Mount Shuksan - Sulphide Glacier
November 22-23, 2008



Photos by Jason, Story by Christy Kinney

"PRESS ON SMALL PHOTOS TO SEE BIG ONES"


Hummel Bootcamp Season 3

"The Mount Shuksan tour has, for some skiers, an aspect of pilgrimage... Once on its icy flank, you’ll wonder how you ever got there, and how you'll ever get back."
           
-Rainier Burgdorfer, 100 Classic Backcountry Ski and Snowboard Routes in Washington

This was the perfect weekend to undertake another Hummel adventure challenge. I had talked about Shuksan for months, and was excited to get out there and get it done (and so you did, Christy!).

The promise of powder was too tempting to resist!

The plan was to leave Friday night, camp at the trailhead, and get an early start on Saturday. Not surprisingly, what really happened was this: burgers, fries and a rental movie (Tropic Thunder is highly recommended!). Plans were altered to accommodate our need for a much-needed break from the hustle and bustle of day-to-day stress. At least, that was our convincing argument as we settled into another piece of pumpkin pie.

Before I go on, I have to say: There was a bit of blood and carnage on this Hummel Boot Camp adventure, but we'll get to that later.

(Requirements) From the Mount Shuksan trip report, reproduce word for word the passage that opens with "Photos by Jason, Story" and closes with "tempting to resist!".

(Record list)
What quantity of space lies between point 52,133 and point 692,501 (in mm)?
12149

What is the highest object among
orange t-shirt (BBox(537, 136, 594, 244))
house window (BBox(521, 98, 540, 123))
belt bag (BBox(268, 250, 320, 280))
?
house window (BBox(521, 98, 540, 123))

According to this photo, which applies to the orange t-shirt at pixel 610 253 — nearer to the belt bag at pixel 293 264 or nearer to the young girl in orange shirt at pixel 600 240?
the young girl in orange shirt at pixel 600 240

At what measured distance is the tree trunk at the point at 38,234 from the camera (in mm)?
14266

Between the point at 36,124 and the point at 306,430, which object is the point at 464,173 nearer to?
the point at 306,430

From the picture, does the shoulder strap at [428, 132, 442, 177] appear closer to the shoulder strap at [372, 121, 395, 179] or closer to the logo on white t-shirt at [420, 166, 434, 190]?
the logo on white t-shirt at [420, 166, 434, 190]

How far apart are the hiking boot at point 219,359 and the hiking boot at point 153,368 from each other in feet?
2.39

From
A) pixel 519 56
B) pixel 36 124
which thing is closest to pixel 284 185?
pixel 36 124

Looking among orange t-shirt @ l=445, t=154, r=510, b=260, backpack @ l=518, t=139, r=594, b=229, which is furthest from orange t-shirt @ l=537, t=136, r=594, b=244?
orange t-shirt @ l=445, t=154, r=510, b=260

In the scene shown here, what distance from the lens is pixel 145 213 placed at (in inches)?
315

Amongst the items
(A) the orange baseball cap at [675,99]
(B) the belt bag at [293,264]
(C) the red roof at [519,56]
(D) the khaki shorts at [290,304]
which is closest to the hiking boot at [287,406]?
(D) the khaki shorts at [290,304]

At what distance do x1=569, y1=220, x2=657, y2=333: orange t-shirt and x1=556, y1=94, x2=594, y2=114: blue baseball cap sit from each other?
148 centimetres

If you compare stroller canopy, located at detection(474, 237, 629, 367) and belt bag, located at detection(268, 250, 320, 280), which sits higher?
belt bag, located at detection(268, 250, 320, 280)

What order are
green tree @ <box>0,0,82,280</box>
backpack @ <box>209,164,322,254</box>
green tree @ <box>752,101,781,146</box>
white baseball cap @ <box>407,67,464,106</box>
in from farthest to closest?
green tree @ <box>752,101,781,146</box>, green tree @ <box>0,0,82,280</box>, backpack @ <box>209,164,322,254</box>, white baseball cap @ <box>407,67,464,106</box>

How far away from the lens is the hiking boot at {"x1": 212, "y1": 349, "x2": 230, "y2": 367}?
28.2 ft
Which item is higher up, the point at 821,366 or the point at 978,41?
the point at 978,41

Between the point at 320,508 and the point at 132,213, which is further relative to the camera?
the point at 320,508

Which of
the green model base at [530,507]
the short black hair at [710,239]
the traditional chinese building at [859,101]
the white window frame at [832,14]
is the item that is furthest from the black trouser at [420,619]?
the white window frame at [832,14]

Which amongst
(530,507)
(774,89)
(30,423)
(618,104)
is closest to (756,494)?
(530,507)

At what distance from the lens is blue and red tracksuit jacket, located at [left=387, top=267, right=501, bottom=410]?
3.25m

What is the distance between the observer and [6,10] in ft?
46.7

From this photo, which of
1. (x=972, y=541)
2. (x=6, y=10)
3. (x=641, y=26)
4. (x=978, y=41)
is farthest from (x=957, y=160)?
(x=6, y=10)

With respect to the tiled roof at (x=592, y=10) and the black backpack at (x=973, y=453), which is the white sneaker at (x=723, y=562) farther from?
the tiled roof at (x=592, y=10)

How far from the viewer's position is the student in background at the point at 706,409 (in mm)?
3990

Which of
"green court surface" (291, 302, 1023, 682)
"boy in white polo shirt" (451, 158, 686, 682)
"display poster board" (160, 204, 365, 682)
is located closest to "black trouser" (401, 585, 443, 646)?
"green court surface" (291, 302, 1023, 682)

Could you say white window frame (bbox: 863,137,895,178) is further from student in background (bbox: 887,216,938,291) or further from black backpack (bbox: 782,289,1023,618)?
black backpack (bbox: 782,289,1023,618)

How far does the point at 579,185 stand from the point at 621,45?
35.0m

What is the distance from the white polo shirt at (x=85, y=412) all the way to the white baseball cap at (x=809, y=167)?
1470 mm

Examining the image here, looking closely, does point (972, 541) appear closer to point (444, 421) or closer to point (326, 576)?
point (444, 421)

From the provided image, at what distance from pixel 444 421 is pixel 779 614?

(Expected answer)
Photos by Jason, Story by Christy Kinney

"PRESS ON SMALL PHOTOS TO SEE BIG ONES"


Hummel Bootcamp Season 3

"The Mount Shuksan tour has, for some skiers, an aspect of pilgrimage... Once on its icy flank, you’ll wonder how you ever got there, and how you'll ever get back."
           
-Rainier Burgdorfer, 100 Classic Backcountry Ski and Snowboard Routes in Washington

This was the perfect weekend to undertake another Hummel adventure challenge. I had talked about Shuksan for months, and was excited to get out there and get it done (and so you did, Christy!).

The promise of powder was too tempting to resist!